Finding your next savings bond is easy with MoneySuperMarket. When searching for a new savings account you can easily see the interest rate, maximum or minimum deposit amount and any other terms and conditions.

You can use our handy filters to narrow down your options and pick an account that’s most suited to you.

When you find the savings account or fixed rate bond you want, all you need to do is click through to the provider to complete your application online.

Frequently asked questions

Are savings bonds a good investment?

Savings bonds can be a good investment if you’re prepared to lock away your money for a while. It’s also important to remember the role that interest rates play. If interest rates remain low, then you can get a worthwhile investment from your savings bond.

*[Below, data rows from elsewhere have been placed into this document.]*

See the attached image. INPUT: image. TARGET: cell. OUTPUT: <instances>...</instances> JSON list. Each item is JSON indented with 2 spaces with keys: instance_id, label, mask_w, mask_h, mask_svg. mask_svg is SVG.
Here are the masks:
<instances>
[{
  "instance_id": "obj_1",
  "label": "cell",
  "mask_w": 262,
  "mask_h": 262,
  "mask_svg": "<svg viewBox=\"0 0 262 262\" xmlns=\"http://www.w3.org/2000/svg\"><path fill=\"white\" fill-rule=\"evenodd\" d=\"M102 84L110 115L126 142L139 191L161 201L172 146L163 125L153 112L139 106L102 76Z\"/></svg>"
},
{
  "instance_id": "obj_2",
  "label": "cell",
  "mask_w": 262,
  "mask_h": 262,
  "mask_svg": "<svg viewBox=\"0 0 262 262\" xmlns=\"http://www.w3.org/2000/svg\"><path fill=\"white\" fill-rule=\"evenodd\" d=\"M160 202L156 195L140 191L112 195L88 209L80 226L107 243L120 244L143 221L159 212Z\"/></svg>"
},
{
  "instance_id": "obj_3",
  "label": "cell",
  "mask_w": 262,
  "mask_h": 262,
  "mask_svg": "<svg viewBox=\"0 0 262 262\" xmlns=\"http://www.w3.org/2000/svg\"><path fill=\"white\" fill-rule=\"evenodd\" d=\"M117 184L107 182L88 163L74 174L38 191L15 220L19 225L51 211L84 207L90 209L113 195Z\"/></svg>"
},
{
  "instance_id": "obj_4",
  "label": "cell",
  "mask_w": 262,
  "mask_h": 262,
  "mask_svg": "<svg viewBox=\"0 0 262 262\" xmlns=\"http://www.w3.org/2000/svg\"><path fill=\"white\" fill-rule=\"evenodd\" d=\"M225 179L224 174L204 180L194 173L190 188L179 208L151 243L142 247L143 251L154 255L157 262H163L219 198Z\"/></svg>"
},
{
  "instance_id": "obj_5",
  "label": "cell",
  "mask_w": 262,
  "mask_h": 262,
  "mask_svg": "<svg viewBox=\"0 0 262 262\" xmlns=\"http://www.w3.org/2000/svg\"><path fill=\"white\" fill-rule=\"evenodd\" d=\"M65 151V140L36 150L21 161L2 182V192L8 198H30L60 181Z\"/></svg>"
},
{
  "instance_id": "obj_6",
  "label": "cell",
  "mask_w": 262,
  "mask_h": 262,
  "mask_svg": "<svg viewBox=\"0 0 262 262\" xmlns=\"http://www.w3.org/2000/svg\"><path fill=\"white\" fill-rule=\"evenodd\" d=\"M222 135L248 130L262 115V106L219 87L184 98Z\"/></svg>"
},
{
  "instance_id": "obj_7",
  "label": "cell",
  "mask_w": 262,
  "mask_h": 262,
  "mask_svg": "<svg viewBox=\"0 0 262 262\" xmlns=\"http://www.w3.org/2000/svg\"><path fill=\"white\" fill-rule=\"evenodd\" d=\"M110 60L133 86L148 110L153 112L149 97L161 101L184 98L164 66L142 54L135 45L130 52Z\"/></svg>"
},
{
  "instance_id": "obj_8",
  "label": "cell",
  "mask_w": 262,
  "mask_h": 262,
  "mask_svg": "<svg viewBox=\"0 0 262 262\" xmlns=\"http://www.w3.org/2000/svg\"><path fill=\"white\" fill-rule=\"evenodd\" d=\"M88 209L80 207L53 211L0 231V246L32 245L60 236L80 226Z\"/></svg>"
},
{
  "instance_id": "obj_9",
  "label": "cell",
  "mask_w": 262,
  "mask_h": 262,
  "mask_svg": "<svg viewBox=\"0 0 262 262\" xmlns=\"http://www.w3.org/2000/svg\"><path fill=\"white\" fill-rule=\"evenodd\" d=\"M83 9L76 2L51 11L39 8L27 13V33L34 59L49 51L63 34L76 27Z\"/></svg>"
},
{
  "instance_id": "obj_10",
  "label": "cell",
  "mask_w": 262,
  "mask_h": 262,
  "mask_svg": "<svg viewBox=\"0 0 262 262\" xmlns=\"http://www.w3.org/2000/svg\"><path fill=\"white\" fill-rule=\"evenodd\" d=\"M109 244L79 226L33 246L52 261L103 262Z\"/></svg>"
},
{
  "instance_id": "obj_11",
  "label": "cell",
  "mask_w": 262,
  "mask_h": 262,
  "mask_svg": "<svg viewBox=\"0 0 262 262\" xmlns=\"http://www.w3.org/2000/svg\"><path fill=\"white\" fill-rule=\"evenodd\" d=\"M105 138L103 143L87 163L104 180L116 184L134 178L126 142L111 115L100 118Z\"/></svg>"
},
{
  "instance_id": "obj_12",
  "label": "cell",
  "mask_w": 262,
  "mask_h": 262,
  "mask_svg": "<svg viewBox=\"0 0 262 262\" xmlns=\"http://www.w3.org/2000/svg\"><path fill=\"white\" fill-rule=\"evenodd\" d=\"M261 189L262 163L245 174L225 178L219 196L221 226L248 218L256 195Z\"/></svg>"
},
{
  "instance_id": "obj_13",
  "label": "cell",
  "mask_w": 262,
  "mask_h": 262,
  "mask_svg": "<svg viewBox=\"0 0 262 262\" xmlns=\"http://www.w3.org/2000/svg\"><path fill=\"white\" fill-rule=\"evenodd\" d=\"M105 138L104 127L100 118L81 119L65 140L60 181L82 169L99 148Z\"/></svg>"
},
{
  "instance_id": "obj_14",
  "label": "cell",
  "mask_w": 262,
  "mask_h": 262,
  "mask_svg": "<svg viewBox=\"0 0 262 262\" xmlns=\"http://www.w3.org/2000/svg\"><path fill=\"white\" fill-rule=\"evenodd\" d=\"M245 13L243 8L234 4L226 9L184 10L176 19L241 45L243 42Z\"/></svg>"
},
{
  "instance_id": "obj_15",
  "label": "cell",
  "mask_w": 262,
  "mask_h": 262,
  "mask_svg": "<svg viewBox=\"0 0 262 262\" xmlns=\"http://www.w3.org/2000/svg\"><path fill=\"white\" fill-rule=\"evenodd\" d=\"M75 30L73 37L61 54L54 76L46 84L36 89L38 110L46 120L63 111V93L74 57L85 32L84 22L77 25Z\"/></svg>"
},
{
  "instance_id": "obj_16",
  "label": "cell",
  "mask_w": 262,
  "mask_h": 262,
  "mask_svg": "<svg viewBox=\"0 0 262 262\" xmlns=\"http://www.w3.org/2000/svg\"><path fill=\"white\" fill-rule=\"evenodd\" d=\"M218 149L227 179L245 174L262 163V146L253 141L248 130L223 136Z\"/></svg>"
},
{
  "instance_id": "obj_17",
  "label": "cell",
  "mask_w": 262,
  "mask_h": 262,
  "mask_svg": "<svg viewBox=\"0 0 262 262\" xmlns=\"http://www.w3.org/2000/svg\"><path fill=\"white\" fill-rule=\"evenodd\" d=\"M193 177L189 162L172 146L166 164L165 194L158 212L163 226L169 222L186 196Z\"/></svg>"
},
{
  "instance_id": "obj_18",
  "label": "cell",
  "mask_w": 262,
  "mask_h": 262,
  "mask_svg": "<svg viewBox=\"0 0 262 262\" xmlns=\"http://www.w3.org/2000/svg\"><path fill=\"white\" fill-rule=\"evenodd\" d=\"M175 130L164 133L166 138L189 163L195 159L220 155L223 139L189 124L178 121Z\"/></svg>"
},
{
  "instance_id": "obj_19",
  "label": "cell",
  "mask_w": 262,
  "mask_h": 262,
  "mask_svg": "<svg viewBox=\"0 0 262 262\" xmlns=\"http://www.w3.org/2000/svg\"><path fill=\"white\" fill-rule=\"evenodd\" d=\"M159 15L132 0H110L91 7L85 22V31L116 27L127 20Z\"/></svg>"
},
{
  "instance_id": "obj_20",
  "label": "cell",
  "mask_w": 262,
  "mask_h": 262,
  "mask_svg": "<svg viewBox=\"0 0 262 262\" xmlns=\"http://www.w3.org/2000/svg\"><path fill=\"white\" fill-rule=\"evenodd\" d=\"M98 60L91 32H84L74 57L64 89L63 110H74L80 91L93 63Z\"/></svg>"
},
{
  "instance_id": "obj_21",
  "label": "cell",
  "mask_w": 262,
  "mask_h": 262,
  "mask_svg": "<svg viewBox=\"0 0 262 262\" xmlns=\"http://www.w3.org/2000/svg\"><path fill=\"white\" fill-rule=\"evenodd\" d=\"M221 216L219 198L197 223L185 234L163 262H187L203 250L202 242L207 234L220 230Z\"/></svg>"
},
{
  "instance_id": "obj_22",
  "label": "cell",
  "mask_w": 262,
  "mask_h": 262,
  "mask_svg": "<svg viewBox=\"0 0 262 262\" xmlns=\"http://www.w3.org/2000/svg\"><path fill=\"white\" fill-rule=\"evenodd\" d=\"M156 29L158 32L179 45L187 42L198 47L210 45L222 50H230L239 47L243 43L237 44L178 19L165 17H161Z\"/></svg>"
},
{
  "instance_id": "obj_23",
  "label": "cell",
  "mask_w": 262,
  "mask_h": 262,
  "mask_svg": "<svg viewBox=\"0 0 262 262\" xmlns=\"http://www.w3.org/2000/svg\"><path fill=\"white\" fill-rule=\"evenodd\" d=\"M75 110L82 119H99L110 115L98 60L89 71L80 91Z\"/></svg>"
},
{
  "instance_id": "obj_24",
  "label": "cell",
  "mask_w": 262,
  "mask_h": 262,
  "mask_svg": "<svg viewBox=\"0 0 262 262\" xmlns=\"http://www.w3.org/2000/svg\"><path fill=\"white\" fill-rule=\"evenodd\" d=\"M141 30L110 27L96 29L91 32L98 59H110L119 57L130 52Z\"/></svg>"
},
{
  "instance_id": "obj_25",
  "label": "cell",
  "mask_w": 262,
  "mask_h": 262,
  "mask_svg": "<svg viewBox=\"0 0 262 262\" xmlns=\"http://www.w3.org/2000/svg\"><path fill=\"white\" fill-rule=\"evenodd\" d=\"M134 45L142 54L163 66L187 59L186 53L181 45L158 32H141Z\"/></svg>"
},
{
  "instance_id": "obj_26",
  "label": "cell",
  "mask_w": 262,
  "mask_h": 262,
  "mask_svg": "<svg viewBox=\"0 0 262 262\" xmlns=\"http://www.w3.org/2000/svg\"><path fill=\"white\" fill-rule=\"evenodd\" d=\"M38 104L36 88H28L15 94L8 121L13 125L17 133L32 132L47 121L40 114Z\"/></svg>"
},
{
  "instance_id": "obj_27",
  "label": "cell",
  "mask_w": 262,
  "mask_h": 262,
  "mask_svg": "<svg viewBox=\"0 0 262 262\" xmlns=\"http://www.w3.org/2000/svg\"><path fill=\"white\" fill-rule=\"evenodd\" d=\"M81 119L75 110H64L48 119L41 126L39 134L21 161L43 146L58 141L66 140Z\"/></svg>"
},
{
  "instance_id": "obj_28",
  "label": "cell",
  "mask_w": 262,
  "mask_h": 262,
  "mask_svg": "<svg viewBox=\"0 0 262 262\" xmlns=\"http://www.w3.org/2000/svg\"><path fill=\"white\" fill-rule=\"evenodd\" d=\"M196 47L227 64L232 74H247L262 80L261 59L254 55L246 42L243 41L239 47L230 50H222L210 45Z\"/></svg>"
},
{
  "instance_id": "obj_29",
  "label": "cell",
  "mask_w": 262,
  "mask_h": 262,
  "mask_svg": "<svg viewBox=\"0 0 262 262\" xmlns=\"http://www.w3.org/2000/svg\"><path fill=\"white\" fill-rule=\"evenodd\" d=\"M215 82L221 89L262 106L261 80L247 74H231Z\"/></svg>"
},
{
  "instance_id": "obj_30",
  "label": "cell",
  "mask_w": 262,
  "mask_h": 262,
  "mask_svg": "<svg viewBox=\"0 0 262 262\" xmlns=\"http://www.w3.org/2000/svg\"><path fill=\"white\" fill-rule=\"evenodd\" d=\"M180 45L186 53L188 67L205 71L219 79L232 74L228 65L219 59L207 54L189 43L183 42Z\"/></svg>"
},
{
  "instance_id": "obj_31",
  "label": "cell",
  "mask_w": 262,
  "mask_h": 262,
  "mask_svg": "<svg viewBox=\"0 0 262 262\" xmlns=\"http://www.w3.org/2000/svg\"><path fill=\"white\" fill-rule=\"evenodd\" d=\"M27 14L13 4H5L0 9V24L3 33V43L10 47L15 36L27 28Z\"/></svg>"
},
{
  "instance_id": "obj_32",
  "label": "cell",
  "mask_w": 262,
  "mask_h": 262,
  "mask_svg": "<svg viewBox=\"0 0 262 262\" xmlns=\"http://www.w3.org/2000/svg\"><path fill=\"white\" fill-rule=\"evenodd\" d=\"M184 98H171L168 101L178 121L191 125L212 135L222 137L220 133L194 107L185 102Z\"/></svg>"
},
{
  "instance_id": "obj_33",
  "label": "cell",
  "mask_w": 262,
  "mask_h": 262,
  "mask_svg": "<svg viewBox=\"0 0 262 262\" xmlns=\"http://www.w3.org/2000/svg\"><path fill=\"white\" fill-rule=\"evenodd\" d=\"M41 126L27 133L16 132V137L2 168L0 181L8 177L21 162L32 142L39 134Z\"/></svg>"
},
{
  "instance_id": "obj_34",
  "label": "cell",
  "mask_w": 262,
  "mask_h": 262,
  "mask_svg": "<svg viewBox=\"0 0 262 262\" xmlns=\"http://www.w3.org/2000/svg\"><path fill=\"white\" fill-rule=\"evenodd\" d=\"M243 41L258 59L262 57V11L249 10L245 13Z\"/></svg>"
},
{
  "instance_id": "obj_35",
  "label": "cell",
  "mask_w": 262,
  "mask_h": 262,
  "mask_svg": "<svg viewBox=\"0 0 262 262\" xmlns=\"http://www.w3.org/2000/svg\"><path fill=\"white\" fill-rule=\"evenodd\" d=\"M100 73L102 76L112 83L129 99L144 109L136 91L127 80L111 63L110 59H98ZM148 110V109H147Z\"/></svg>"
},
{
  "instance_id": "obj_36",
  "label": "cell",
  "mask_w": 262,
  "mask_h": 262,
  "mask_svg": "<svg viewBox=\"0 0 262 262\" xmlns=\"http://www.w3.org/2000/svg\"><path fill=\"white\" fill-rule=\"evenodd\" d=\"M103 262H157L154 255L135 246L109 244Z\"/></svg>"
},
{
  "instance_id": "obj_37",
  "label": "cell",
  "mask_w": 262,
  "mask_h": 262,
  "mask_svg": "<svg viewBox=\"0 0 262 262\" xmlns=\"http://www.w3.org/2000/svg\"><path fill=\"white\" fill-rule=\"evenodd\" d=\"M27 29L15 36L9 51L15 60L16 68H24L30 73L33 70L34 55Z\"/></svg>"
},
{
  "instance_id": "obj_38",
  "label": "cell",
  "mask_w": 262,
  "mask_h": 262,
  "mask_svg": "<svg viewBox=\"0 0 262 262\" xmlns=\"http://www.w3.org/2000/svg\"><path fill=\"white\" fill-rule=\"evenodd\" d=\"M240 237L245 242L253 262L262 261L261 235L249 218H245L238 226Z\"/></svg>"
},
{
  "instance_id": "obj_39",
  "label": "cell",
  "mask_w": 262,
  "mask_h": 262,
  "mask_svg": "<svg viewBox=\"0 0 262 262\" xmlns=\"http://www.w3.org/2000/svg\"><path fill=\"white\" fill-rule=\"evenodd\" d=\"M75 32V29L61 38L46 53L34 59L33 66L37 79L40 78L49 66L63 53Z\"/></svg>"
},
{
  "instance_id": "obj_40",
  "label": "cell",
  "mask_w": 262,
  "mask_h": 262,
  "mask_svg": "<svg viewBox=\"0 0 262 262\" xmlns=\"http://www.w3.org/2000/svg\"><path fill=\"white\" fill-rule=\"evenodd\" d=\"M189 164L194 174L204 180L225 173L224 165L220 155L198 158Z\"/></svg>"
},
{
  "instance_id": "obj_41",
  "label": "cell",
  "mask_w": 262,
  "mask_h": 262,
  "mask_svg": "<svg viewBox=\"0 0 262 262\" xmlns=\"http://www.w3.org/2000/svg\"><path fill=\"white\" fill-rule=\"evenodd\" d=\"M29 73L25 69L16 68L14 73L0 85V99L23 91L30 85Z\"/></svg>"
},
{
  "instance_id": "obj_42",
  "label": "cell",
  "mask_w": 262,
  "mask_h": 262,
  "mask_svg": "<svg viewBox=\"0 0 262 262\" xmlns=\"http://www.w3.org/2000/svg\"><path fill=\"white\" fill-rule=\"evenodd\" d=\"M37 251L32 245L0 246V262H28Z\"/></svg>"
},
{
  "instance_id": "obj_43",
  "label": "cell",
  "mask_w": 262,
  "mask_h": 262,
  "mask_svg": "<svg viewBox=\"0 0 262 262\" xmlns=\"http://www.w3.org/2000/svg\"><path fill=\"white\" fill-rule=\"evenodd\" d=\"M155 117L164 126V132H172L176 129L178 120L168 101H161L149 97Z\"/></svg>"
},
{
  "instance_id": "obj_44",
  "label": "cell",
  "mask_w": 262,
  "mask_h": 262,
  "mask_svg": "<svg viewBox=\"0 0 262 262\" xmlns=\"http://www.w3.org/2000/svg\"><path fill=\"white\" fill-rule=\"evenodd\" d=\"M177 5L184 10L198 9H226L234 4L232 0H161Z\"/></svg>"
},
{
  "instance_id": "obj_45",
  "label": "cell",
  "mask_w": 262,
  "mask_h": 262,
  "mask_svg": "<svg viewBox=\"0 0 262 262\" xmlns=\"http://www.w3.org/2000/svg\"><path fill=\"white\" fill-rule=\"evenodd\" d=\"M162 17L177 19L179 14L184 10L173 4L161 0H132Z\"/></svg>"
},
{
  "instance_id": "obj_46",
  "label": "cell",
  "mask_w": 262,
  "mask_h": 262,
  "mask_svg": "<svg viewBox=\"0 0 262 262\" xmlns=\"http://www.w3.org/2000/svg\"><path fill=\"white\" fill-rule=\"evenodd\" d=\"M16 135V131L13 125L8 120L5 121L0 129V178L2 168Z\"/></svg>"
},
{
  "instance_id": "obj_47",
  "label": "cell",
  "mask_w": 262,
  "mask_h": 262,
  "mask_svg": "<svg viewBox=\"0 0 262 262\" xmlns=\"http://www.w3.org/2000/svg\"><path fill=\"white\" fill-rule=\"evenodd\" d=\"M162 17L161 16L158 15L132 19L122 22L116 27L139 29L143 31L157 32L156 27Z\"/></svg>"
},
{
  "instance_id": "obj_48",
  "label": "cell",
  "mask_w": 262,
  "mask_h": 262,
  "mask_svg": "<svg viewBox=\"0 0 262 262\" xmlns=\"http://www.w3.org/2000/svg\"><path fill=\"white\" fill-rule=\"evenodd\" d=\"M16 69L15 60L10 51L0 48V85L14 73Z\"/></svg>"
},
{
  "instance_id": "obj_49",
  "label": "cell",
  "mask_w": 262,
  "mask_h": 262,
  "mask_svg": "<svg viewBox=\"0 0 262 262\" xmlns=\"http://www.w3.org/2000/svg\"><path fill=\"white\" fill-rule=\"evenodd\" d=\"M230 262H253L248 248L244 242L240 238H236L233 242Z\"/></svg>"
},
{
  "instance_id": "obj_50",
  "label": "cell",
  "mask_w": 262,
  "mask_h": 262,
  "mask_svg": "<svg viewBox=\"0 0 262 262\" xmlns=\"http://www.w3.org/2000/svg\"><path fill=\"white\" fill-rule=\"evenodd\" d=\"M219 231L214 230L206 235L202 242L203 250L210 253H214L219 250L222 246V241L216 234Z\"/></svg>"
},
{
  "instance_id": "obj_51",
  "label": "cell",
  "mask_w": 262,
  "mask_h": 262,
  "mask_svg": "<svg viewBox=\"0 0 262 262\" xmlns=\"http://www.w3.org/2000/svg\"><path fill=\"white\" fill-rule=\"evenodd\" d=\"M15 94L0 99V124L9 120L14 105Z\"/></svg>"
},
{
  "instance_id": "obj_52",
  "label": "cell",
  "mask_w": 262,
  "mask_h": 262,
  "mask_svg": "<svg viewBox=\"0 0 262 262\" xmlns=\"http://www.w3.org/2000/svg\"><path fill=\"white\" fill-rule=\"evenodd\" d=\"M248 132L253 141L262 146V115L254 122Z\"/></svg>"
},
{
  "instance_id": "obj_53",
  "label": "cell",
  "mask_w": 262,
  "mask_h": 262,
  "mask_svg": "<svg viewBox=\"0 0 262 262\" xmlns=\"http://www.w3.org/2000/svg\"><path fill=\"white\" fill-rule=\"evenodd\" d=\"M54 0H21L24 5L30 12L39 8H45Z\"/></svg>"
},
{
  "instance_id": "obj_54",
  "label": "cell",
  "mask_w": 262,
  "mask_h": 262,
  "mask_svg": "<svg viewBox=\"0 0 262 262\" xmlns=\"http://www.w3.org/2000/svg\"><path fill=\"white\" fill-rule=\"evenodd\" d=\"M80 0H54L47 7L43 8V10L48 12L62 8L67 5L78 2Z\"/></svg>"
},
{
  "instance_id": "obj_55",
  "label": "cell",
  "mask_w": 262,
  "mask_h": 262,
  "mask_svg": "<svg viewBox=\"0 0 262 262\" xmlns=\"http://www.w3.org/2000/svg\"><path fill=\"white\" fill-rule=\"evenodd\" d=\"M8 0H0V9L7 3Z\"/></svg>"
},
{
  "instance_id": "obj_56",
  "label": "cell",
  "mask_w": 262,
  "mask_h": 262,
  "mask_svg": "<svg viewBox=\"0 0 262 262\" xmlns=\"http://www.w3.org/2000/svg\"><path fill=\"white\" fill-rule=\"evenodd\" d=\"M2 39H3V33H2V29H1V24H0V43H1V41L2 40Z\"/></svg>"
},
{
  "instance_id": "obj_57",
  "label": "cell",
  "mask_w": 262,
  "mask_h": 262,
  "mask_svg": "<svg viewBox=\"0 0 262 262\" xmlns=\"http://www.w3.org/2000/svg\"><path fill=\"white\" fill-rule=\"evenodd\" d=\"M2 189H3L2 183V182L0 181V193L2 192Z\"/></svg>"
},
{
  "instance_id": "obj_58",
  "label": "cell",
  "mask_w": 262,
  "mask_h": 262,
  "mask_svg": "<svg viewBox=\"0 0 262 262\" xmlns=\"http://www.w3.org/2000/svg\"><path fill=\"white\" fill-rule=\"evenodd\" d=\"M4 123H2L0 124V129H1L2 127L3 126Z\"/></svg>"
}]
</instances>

If interest rates rise then your saving bond could cost you money.

Can I lose money on a savings bond?

You can’t lose money on a savings bond but you may get poorer returns if interest rates go up. For example, if you choose a five-year bond which pays 1.0% and after some time, there are now easy access accounts offering 2.0%, then you are now getting poorer returns on your bond.

What happens when savings bonds mature?

What exactly happens when your savings bonds mature will depend on your provider. Generally speaking, your savings will be transferred to another account and it’s up to you whether you reinvest in another bond or close the account.

How do I cash in savings bonds?

You’re able to cash in the money as soon as the bond matures. It’s up to you whether you reinvest your funds or switch to a regular savings account.